- The Washington Times - Tuesday, July 8, 2014

The number of new abortion restrictions in states across the country has fallen by half, possibly because states turned their interests elsewhere this year, the Guttmacher Institute said Tuesday.

In the first half of 2014, 13 states adopted 21 restrictions on abortion, the organization said in a new report. By the same time last year, states had enacted 41 provisions.

The record year was in 2011, when states — many led by newly elected Republican majorities — passed 80 provisions that limited the availability of abortion by mid-year.

Guttmacher researchers count provisions individually, which means one abortion-related law can have multiple provisions.

Popular provisions include requiring that abortion clinics meet higher standards as ambulatory surgical centers; requiring abortion doctors to have local hospital-admitting privileges; and mandating that women seeking abortions be given more information and time to think about their pregnancies. 

Mississippi joined several states in passing a law prohibiting abortions after 20 weeks gestation, while West Virginia Gov.

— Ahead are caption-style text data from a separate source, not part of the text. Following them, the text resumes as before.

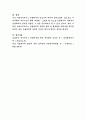 사회복지서비스 전달체계의 중요성에 대하여 설명. 4페이지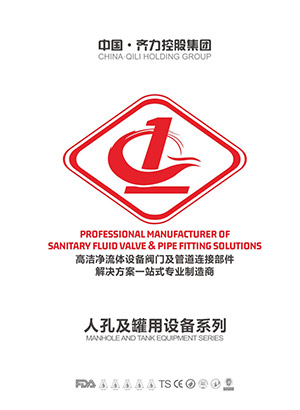 Manhole and tank equipment series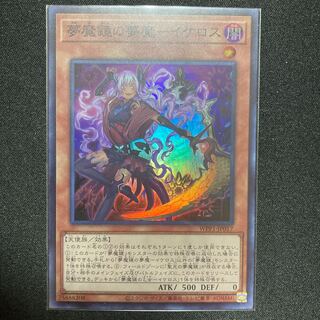 夢魔鏡の夢魔-イケロス スーパーレア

Earl Ray Tomblin, a Democrat, vetoed a similar law in his state.

Pro-choice organizations oppose these types of regulations as unnecessary and obstructive to women seeking legal abortions. Many provisions are tied up in court challenges.

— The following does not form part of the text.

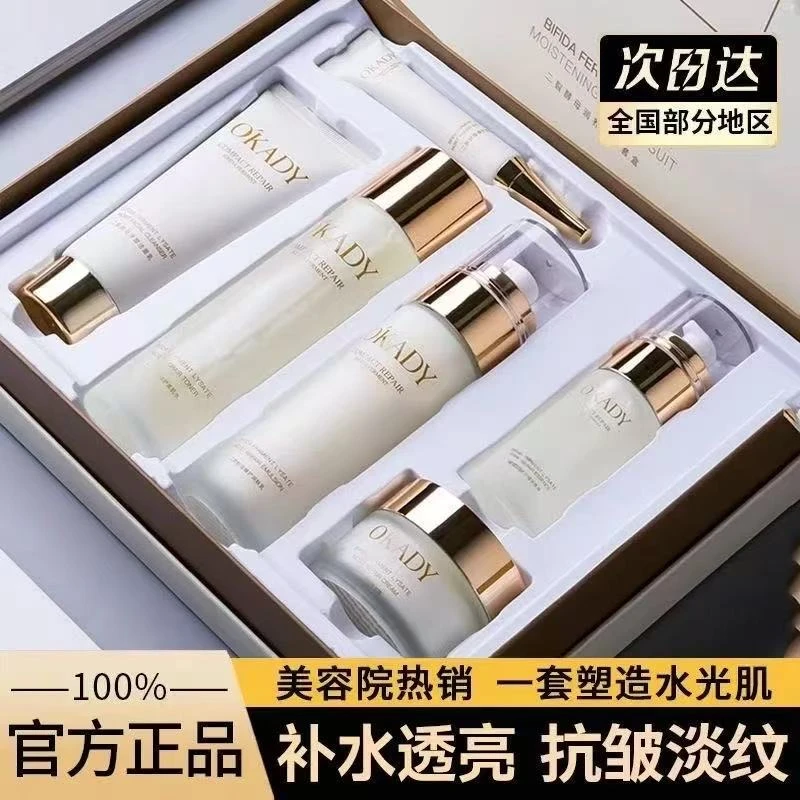 【官方正品】法国兰冠护肤品套装礼盒补水保湿抗皱紧致抗初老提亮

Pro-life organizations encourage these provisions, saying abortion clinics should be held to better standards of care in facilities and staff, especially in light of abuses discovered during the murder trial of former Philadelphia abortionist Kermit Gosnell. 

They also support the “20-week” bans on abortion, saying fetuses can feel pain by that gestational age and abortion at that time is inhumane.

Guttmacher researchers suggest that the reasons for fewer abortion restrictions in the first six months of 2014 could be due to state legislative sessions that are shorter due to the election year, or not occurring (Montana, Nevada, North Dakota and Texas lawmakers do not meet in even-numbered years). Moreover, many legislatures appeared occupied with other issues such as education, health care and the economy.